Vulnerability is the sidekick of courage; as you bravely step into your zone of the unknown, you will feel the discomfort of your vulnerability. Brown states, “You can choose courage, or you can choose comfort, but you cannot have both.” In the workplace, choosing courage might mean speaking up with a new idea or feedback, even if it goes against the grain.
Consider a scenario where your team is stuck in a rut, using the same old strategies that no longer yield results. Proposing a new, untested approach requires courage. It’s about being brave enough to challenge the status quo and risk failure for the possibility of success.
Curiosity is the driving force behind innovation and learning. “Choosing to be curious is choosing to be vulnerable because it requires us to surrender to uncertainty,” Brown explains. In the professional sphere, curiosity propels us to explore new skills, ask questions, and seek unfamiliar experiences.
Imagine you’re a traditional marketer who’s only worked with offline marketing strategies. Embracing curiosity might lead you to delve into digital marketing, a field rife with unknowns. This exploration not only broadens your skill set but also opens doors to new possibilities and opportunities.

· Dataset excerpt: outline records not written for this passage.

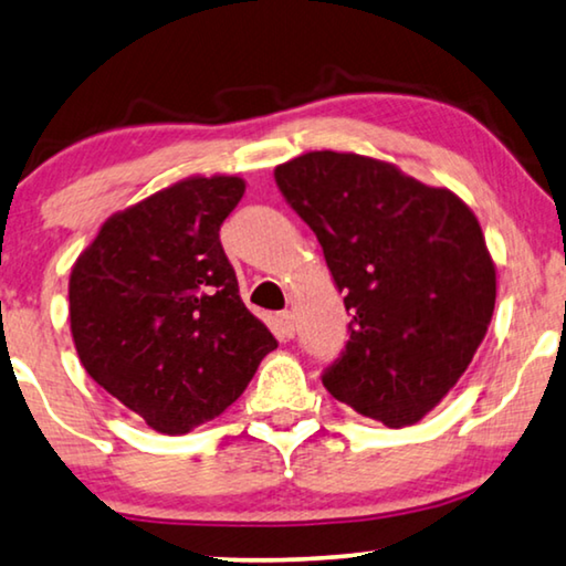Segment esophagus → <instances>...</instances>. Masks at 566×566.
I'll use <instances>...</instances> for the list:
<instances>
[{
	"instance_id": "34e87169",
	"label": "esophagus",
	"mask_w": 566,
	"mask_h": 566,
	"mask_svg": "<svg viewBox=\"0 0 566 566\" xmlns=\"http://www.w3.org/2000/svg\"><path fill=\"white\" fill-rule=\"evenodd\" d=\"M276 325H280V331L286 335V337H292L294 335V315L290 310H284V312H280V315H276Z\"/></svg>"
}]
</instances>
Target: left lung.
<instances>
[{"label": "left lung", "instance_id": "left-lung-1", "mask_svg": "<svg viewBox=\"0 0 566 566\" xmlns=\"http://www.w3.org/2000/svg\"><path fill=\"white\" fill-rule=\"evenodd\" d=\"M315 231L350 312L323 384L358 415L399 429L465 374L495 307V264L454 192L353 151H307L274 170Z\"/></svg>", "mask_w": 566, "mask_h": 566}]
</instances>
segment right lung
Here are the masks:
<instances>
[{
  "instance_id": "add662e5",
  "label": "right lung",
  "mask_w": 566,
  "mask_h": 566,
  "mask_svg": "<svg viewBox=\"0 0 566 566\" xmlns=\"http://www.w3.org/2000/svg\"><path fill=\"white\" fill-rule=\"evenodd\" d=\"M241 177H188L114 213L73 264L67 300L83 368L163 434L231 407L276 337L251 315L221 247Z\"/></svg>"
}]
</instances>
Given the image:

Overcoming Limiting Beliefs
Often, what stops us from trying something new at work are our own limiting beliefs. These are the stories we tell ourselves about why we can’t or shouldn’t step out of our comfort zones. Brown suggests, “Talk to yourself like you would to someone you love.” By addressing these limiting beliefs with compassion and challenging them, we open ourselves up to new opportunities.
For instance, if you believe you’re not a “creative type,” this limiting belief can prevent you from contributing innovative ideas. By redefining this belief and understanding that creativity is a skill that can be developed, you create space for your ideas to flourish.
Possibility Leads to Personal Growth
These micro shifts in mindset—embracing vulnerability, mustering courage, and fostering curiosity—can lead to significant personal and professional growth. By applying these new ways of thinking, we not only expand our skill sets, but we also enhance our contributions to our teams.
Trying something new at work starts with the courage to welcome uncharted territory. This open mindset not only enriches your own work experience but also contributes to a more dynamic, innovative, and collaborative workplace. As Brown wisely puts it, “When we deny our stories, they define us. When we own our stories, we get to write a brave new ending.”
Imagine who you would be if you stayed open to the endless possibilities and said “yes” to what unknown lies ahead.